Hi all, first of all, thanks for building Pyro, it is a lot of fun to work with!
I have a model and guide which have stochastic control flow in them and I am trying to use SVI. The full MWE is:
import torch
import pyro
import pyro.distributions as dist
from torch.distributions import constraints
def model():
branch = pyro.sample(
"branch",
dist.Bernoulli(probs=torch.tensor([0.5])),
)
if branch == 1:
z1 = pyro.sample("z1", dist.Normal(-3, 1))
else:
z1 = pyro.sample("z1", dist.Normal(3, 1))
x = pyro.sample("x", dist.Normal(z1, 2), obs=torch.tensor(2.0))
def guide():
weight = pyro.param(
"weight", torch.tensor(0.5), constraint=constraints.interval(0, 1)
)
m1 = pyro.param("m1", torch.tensor(0.0))
s1 = pyro.param("s1", torch.tensor(1.0), constraint=constraints.positive)
m2 = pyro.param("m2", torch.tensor(0.0))
s2 = pyro.param("s2", torch.tensor(1.0), constraint=constraints.positive)
branch = pyro.sample(
"branch",
dist.Bernoulli(probs=torch.tensor([weight])),
)
if branch == 1:
z1 = pyro.sample("z1", dist.Normal(m1, s1))
else:
z1 = pyro.sample("z1", dist.Normal(m2, s2))
def train_svi(model, guide, optim, num_iterations):
svi = pyro.infer.SVI(model, guide, optim, loss=pyro.infer.Trace_ELBO())
pyro.clear_param_store()
for _ in range(num_iterations):
loss = svi.step()
def main():
pyro.set_rng_seed(0)
train_svi(model, guide, pyro.optim.Adam({"lr": 0.05}), 1000)
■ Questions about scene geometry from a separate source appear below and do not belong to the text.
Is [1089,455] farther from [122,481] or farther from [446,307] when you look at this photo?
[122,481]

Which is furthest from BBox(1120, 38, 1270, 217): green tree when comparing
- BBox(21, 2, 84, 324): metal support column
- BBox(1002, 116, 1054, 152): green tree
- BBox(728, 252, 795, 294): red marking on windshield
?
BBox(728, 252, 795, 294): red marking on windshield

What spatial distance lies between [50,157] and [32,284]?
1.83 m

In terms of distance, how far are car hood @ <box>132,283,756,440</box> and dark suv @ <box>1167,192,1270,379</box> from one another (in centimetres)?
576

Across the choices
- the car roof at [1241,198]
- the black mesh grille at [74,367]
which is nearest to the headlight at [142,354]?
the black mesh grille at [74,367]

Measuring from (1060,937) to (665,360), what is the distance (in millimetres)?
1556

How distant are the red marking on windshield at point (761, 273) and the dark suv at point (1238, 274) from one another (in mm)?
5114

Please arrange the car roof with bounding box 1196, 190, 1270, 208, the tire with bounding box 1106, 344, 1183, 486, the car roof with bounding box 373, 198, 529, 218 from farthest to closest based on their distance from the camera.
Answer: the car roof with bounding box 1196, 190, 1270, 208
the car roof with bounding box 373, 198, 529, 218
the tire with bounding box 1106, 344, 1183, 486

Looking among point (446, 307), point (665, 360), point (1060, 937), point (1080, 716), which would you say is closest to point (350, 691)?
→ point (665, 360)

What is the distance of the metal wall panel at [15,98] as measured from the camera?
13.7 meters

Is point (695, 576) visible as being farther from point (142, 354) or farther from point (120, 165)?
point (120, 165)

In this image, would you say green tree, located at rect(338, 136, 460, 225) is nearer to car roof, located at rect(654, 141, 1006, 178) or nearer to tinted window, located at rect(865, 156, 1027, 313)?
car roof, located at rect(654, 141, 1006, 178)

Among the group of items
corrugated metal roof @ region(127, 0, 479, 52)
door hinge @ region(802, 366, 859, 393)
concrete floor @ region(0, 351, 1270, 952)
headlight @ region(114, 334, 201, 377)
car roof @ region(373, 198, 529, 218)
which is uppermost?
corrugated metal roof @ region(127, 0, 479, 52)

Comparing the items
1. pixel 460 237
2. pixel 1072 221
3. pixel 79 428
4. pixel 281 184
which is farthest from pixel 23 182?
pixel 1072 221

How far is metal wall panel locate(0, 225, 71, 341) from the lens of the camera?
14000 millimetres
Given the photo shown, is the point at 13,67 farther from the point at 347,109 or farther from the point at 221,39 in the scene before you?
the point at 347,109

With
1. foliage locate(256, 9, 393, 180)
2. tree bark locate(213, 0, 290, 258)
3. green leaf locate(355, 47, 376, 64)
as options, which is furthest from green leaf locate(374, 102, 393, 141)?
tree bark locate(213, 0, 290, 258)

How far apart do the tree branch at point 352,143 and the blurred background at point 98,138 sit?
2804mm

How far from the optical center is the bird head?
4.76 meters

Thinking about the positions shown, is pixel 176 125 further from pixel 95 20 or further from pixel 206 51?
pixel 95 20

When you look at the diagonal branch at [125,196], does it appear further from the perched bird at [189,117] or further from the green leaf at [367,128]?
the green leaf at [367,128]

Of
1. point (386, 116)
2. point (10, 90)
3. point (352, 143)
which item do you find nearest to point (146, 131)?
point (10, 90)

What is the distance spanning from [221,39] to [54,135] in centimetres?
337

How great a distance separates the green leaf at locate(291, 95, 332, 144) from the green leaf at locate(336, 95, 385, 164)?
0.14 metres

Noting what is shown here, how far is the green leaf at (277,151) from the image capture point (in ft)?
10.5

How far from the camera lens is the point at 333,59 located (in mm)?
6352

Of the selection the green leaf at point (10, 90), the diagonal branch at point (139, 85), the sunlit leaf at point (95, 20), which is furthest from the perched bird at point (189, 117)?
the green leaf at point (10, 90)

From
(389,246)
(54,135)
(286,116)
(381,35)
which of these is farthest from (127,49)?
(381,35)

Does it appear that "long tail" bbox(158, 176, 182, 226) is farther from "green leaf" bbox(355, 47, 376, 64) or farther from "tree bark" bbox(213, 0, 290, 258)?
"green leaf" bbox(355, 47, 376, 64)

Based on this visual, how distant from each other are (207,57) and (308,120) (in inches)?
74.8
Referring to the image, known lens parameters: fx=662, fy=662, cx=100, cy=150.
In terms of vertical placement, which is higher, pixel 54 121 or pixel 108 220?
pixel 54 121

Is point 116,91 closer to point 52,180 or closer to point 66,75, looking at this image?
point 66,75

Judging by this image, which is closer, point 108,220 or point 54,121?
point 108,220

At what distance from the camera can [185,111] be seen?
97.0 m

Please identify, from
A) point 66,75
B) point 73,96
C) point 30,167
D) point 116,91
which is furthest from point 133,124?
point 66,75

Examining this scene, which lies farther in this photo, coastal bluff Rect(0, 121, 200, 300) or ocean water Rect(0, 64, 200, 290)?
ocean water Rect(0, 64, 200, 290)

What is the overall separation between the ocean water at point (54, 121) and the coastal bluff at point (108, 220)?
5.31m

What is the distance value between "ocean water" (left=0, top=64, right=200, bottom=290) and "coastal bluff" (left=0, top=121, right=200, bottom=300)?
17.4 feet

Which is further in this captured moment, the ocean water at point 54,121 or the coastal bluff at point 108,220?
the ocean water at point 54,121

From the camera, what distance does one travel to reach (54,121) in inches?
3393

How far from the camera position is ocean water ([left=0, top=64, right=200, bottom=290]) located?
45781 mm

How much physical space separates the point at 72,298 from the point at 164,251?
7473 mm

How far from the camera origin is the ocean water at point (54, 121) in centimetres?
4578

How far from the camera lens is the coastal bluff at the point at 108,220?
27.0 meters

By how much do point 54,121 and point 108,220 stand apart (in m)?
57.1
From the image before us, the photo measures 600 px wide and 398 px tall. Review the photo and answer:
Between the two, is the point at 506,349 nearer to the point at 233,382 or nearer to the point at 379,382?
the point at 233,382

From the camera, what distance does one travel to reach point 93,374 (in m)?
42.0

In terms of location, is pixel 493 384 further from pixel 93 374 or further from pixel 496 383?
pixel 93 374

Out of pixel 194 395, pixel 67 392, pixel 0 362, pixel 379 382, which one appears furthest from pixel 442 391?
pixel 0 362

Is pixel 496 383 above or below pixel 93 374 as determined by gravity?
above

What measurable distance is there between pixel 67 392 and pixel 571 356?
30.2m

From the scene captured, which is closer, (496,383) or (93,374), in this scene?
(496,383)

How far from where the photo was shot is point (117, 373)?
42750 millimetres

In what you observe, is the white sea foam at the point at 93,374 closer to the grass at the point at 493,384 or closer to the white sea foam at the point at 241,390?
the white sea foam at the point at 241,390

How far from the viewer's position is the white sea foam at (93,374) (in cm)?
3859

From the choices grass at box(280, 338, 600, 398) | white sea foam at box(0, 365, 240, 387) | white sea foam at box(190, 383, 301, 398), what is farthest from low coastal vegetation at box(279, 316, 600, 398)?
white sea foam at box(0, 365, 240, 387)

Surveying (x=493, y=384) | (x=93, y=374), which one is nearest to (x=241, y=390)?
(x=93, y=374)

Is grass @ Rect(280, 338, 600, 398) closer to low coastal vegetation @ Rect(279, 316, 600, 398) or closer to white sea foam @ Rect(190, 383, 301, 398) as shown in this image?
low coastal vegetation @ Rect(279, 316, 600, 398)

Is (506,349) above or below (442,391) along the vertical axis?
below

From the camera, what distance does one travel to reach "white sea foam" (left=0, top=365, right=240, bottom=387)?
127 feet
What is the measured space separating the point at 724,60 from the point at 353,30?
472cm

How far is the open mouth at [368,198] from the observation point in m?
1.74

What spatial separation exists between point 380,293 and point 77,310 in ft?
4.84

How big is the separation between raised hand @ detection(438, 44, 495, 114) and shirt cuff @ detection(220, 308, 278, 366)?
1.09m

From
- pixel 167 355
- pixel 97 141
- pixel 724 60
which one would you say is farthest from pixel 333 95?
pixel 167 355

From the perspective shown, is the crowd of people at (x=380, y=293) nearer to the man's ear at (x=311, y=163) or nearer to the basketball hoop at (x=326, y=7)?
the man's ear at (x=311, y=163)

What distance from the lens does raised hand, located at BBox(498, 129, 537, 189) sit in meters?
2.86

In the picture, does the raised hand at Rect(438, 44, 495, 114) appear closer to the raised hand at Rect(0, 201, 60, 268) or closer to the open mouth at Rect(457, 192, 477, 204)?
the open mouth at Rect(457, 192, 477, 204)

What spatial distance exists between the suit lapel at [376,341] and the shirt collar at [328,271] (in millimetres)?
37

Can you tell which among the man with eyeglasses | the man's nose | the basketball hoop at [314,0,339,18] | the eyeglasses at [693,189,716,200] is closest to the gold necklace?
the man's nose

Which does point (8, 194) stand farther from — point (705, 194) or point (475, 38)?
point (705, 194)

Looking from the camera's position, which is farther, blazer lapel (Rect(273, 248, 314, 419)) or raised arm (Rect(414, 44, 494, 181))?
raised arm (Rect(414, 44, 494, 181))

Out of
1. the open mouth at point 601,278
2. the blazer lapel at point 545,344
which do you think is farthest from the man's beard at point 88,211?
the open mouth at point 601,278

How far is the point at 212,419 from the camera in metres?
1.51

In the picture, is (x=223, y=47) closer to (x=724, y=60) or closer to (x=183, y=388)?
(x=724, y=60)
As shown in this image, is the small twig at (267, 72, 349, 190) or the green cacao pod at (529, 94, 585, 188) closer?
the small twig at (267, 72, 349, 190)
param_store = pyro.get_param_store()
for name, val in param_store.items():
print(f"{name}: {val}")
if __name__ == "__main__":
main()
I am specifically interested in the behaviour of VI for this model so while I assume I could somehow use enumeration, I would like to investigate how VI behaves.
The program outputs:
weight: 0.5
m1: -2.095879554748535
s1: 0.9261342883110046
m2: 2.8922441005706787
s2: 0.8191512823104858
I have two question:
- So the parameters for the normal distribution on each branch get correctly optimized, however, it looks like the gradient for
weight
is always 0 so it doesn’t change. Is this the intended behaviour when usingTrace_ELBO
? By my calculations, if I try to calculate the gradient by hand using the score function estimator then it shouldn’t be equal to 0. So I am wondering whether I am doing something wrong and I am not using the correct ELBO or something. - What is the gradient estimator that
Trace_ELBO
uses? The documentation names Automated Variational Inferencein Probabilistic Programming as a reference, which would suggest it uses the score function estimator for each latent variable. However, reading through the implementation here and here it looks like the implementation somehow uses information about whether a given latent variable can be reparameterized and based on that information builds a different surrogate objective function which can be used with autodiff. So is it an adapted version of the algorithm by Wingate and Weber?